Arguments API Reference#

Training arguments use nested dataclasses defined in veomni.arguments.arguments_types. The root config VeOmniArguments assembles three top-level groups — model, data, and train — each of which contains further nested sub-configs.

Example YAML structure:

train:
  wandb:
    enable: true
    project: VeOmni
  accelerator:
    fsdp_config:
      fsdp_mode: fsdp2
  init_device: meta
  checkpoint:
    manager: dcp

Configuration#

Top-level configuration that assembles all argument groups.

  • VeOmniArguments — Root config: model + data + train

  • VeOmniVLMArguments — VLM extension of VeOmniArguments


Model#

Model architecture, paths, and multimodal encoder / decoder setup.

  • ModelArgumentsmodel.*

  • OpsImplementationConfigmodel.ops_implementation.*

VLM Extensions#

  • VLMMModelArguments — extends ModelArguments with encoder data-balancing options


Data#

Dataset paths, tokenization, and batching configuration.

  • DataArgumentsdata.*

  • DataloaderConfigdata.dataloader.*

VLM Extensions#

  • VLMMDataArguments — extends DataArguments with multimodal configs (mm_configs)


Training#

Training loop, optimizer, parallelism, checkpointing, profiling, and logging.

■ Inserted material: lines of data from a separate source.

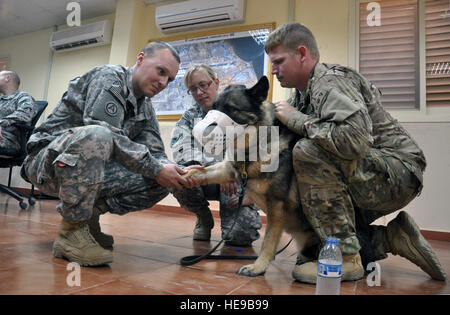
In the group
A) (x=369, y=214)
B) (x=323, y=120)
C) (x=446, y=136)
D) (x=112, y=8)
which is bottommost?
(x=369, y=214)

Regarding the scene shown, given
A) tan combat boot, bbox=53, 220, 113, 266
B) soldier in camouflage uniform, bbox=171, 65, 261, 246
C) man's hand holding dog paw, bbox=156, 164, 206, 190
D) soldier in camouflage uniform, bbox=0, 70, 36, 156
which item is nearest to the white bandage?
man's hand holding dog paw, bbox=156, 164, 206, 190

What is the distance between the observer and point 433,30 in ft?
10.5

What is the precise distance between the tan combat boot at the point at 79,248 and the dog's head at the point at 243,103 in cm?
83

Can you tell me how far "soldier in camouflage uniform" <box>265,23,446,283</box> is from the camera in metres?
1.23

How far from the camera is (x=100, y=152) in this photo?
4.36ft

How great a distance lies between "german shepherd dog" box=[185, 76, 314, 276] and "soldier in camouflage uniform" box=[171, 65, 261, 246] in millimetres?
683

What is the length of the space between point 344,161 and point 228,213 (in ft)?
3.57

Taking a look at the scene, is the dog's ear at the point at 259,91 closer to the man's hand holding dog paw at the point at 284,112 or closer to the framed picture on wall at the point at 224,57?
the man's hand holding dog paw at the point at 284,112

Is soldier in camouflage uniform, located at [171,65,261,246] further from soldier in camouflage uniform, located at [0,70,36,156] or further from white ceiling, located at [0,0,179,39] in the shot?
white ceiling, located at [0,0,179,39]

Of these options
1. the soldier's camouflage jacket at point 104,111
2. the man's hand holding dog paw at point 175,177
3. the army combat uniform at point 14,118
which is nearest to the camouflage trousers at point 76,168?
the soldier's camouflage jacket at point 104,111
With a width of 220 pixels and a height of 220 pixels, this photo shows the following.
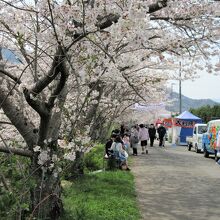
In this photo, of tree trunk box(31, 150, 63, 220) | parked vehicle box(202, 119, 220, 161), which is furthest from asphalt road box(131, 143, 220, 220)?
parked vehicle box(202, 119, 220, 161)

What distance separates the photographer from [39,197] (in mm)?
6719

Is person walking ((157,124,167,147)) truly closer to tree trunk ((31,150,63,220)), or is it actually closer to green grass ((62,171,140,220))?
green grass ((62,171,140,220))

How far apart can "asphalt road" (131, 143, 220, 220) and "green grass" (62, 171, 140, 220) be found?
29 centimetres

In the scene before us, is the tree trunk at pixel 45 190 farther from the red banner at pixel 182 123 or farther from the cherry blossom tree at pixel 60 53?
the red banner at pixel 182 123

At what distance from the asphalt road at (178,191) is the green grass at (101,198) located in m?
0.29

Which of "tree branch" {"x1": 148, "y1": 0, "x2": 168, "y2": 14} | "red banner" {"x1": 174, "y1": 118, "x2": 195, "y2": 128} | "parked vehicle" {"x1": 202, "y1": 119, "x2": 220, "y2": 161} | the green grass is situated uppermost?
"red banner" {"x1": 174, "y1": 118, "x2": 195, "y2": 128}

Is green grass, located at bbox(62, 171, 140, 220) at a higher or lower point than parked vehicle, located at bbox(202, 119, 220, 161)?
lower

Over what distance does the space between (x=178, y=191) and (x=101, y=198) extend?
2.33 metres

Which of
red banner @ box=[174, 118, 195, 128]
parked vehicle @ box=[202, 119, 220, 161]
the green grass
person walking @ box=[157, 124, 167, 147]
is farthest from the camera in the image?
red banner @ box=[174, 118, 195, 128]

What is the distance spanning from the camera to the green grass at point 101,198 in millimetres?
7617

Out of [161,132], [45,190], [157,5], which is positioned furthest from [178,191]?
[161,132]

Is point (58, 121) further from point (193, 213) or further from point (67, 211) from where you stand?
point (193, 213)

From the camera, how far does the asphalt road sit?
26.5 ft

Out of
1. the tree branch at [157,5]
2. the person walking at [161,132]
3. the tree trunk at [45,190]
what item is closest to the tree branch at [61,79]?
the tree trunk at [45,190]
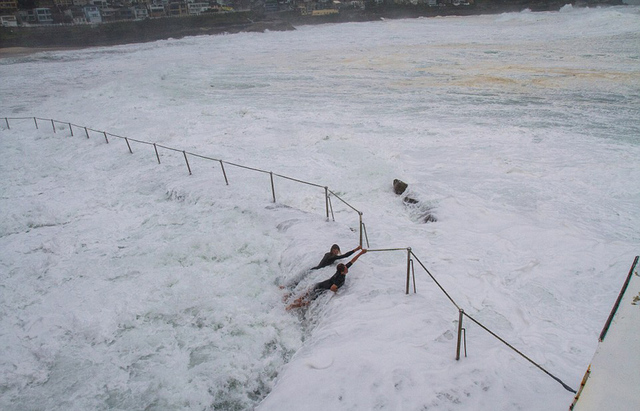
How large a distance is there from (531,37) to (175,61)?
3821 cm

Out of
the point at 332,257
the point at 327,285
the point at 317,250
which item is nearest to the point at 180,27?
the point at 317,250

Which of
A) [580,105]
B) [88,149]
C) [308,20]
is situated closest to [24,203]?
[88,149]

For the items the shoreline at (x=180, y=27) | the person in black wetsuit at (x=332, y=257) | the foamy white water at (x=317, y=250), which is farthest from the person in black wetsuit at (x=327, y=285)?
the shoreline at (x=180, y=27)

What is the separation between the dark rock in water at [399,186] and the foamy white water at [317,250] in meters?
0.44

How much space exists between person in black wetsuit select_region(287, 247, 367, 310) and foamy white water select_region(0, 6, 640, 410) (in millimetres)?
210

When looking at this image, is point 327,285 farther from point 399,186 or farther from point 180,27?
point 180,27

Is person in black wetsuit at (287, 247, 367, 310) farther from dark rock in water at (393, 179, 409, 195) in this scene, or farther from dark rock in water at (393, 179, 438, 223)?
dark rock in water at (393, 179, 409, 195)

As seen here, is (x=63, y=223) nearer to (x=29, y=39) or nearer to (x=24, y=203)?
(x=24, y=203)

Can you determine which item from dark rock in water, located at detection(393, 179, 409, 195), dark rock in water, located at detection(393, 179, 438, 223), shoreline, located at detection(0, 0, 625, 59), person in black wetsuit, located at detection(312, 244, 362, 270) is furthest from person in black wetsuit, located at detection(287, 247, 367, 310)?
shoreline, located at detection(0, 0, 625, 59)

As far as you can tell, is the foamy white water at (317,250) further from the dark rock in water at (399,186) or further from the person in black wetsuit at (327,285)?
the dark rock in water at (399,186)

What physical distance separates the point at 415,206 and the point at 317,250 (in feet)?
11.7

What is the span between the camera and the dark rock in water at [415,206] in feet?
31.4

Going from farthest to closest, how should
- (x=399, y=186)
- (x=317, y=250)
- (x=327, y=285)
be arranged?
1. (x=399, y=186)
2. (x=317, y=250)
3. (x=327, y=285)

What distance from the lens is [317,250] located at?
7.92 meters
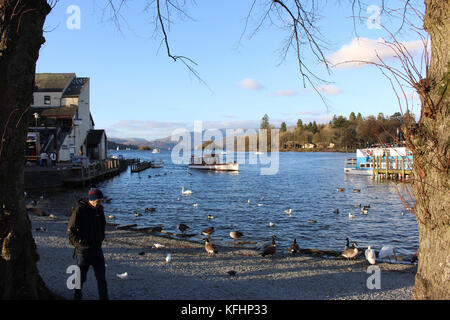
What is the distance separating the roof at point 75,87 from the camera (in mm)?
50531

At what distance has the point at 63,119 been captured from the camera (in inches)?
1850

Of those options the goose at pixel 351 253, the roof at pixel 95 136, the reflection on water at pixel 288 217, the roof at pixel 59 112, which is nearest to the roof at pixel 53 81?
the roof at pixel 59 112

  • TrainingArgumentstrain.*

    • OptimizerConfigtrain.optimizer.*

    • WandbConfigtrain.wandb.*

    • ProfileConfigtrain.profile.*

    • GradientCheckpointingConfigtrain.gradient_checkpointing.*

    • AcceleratorConfigtrain.accelerator.*

      • FSDPConfigtrain.accelerator.fsdp_config.*

        • MixedPrecisionConfigtrain.accelerator.fsdp_config.mixed_precision

      • OffloadConfigtrain.accelerator.offload_config.*

    • CheckpointConfigtrain.checkpoint.*

VLM Extensions#

  • VLMTrainingArguments — extends TrainingArguments with ViT / audio freeze & learning-rate options


DPO#

DPO-specific hyperparameters, accessed via dpo_config.*.
Root config: VeOmniDPOArguments (extends VeOmniArguments).

  • DPOConfigdpo_config.*


Inference#

Standalone inference configuration.

  • InferArguments


Detailed Reference#

VeOmniArguments#

Root config — assembles model, data, and train.

Field

Type

Default

Description

model

ModelArguments

Model configuration

data

DataArguments

Data configuration

train

TrainingArguments

Training configuration

ModelArguments#

model.* — Model architecture, paths, and multimodal encoder / decoder setup.

Field

Type

Default

Description

config_path

Optional[str]

None

Path to the model HuggingFace config (e.g. config.json). Defaults to model_path.

model_path

Optional[str]

None

Path to the pre-trained model weights. If unset, random init is used.

tokenizer_path

Optional[str]

None

Path to the tokenizer. Defaults to config_path.

safetensor_idx_path

Optional[str]

None

Path to model.safetensors.index.json.

foundation

Dict[str, str]

{}

Foundation model extra config.

encoders

Dict

{}

Multimodal encoder configs keyed by modality (image, video, audio).

decoders

Dict

{}

Multimodal decoder configs keyed by modality (image).

input_encoder

Literal["encoder", "decoder"]

"encoder"

Whether to use the encoder or decoder to encode input images.

output_encoder

Literal["encoder", "decoder"]

"decoder"

Whether to use the encoder or decoder to encode output images.

encode_target

bool

False

Whether to encode training targets with decoder (diffusion only).

basic_modules

Optional[List[str]]

[]

Additional modules beyond _no_split_modules to shard in FSDP.

ops_implementation

OpsImplementationConfig

Attention / MoE kernel configuration.

OpsImplementationConfig#

model.ops_implementation.* — Attention, MoE, and fused kernel implementation.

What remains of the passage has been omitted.